__练习任务 A__. 请从网页节选中摘录以“The second line”开头、一直延续到“string s2 of length n, consisting of lowercase English letters.”为止的部分,照原文逐字抄出。
__练习任务 B__. 网页节选的解题思路中,diff 表示什么?

__网页节选__.
•••••

Marina loves strings of the same length and Vasya loves when there is a third string, different from them in exactly t characters. Help Vasya find at least one such string.

More formally, you are given two strings s1s2 of length n and number t. Let's denote as f(a, b) the number of characters in which strings a and b are different. Then your task will be to find any string s3 of length n, such that f(s1, s3) = f(s2, s3) = t. If there is no such string, print  - 1.

Input

The first line contains two integers n and t (1 ≤ n ≤ 1050 ≤ t ≤ n).

The second line contains string s1 of length n, consisting of lowercase English letters.

The third line contain string s2 of length n, consisting of lowercase English letters.

Output

Print a string of length n, differing from string s1 and from s2 in exactly t characters. Your string should consist only from lowercase English letters. If such string doesn't exist, print -1.

Sample test(s)
input
3 2
abc
xyc
output
ayd
input
1 0
c
b
output
-1


解题思路:

题目要寻找与字符串s1,s2差异度为t的字符串,我们观察发现,对于任意位置pos,若s1[pos] = s2[pos],不管ans[pos]是否与之相同,都不会导致ans与s1,s2差异度不同;

若s1[pos] != s2[pos],同样若ans[pos]与之都不同,不会产生影响,但是若ans[pos]与某字符串该位置上的字符相同(假设ans[pos]=s1[pos]),会造成差异度不相等,这时的解决办法是找到下个字符不同的位置k,另ans[k] = s2[k]. 即需要成对的选择s1[pos] != s2[pos]的字符,进行上述操作.


假设字符串s1,s2相同字符数量为same,不同字符数量为diff

1. 通过枚举选择的对数i(0<=i<=diff/2),因为对每对字符进行轮流选择操作会造成1个差异度,所以现有差异度为i;其他的不同字符造成的差异度为diff-2*i;相同字符需要造成的差异度为t-i-(diff-2*i);

#include <stdio.h>
#include <string.h>

using namespace std;

const int maxn = 100024;
char s1[maxn], s2[maxn];

char getdiff(char c){
    for(int i=0; i<26; i++){
        char t = i + 'a';
        if(t != c) return t;
    }
}

char getdiff(char c, char ch){
    for(int i=0; i<26; i++){
        char t = i + 'a';
        if(t != c && t != ch) return t;
    }
}
int main(){
    int n, t;
    scanf("%d%d",&n,&t);
    scanf("%s",s1);
    scanf("%s",s2);

    int diff = 0, same;
    for(int i=0; i<n; i++)

•••••

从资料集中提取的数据
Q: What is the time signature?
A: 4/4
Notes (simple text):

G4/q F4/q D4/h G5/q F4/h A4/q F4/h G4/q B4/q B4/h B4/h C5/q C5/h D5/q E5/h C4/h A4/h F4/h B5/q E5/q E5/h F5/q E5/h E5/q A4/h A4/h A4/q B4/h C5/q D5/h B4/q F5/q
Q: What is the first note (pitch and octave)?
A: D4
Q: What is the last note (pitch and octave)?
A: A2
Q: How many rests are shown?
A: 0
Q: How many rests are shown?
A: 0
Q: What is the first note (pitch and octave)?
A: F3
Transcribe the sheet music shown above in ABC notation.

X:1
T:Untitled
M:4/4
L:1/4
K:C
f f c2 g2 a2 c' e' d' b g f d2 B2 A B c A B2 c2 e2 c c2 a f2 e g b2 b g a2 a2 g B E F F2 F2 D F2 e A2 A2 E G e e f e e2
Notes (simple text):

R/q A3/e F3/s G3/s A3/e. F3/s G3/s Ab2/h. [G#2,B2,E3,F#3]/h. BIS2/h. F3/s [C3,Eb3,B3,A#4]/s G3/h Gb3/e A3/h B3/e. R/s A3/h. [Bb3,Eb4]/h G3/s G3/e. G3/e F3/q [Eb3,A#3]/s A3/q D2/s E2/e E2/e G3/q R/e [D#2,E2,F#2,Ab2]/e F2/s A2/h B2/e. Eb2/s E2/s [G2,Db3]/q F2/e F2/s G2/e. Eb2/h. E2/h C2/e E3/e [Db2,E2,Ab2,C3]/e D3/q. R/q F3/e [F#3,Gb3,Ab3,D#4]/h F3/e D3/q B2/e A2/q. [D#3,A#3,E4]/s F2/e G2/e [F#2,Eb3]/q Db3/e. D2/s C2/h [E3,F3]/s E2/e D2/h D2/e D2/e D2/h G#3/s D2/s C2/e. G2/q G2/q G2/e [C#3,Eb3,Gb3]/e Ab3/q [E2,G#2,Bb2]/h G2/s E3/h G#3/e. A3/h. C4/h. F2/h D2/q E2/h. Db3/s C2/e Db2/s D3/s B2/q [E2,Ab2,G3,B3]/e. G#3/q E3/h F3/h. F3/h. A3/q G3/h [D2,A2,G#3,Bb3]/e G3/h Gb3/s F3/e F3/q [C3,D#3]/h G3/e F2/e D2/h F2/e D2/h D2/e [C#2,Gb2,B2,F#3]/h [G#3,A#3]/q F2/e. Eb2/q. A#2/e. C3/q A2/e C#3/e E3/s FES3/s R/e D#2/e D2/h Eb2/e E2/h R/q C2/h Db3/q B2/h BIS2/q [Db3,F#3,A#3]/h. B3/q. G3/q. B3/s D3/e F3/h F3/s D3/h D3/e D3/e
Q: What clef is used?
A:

•••••

__答复 A__.
The second line contains string s1 of length n, consisting of lowercase English letters.

The third line contain string s2 of length n, consisting of lowercase English letters.

__答复 B__. 字符串 s1 与 s2 中不同字符的数量。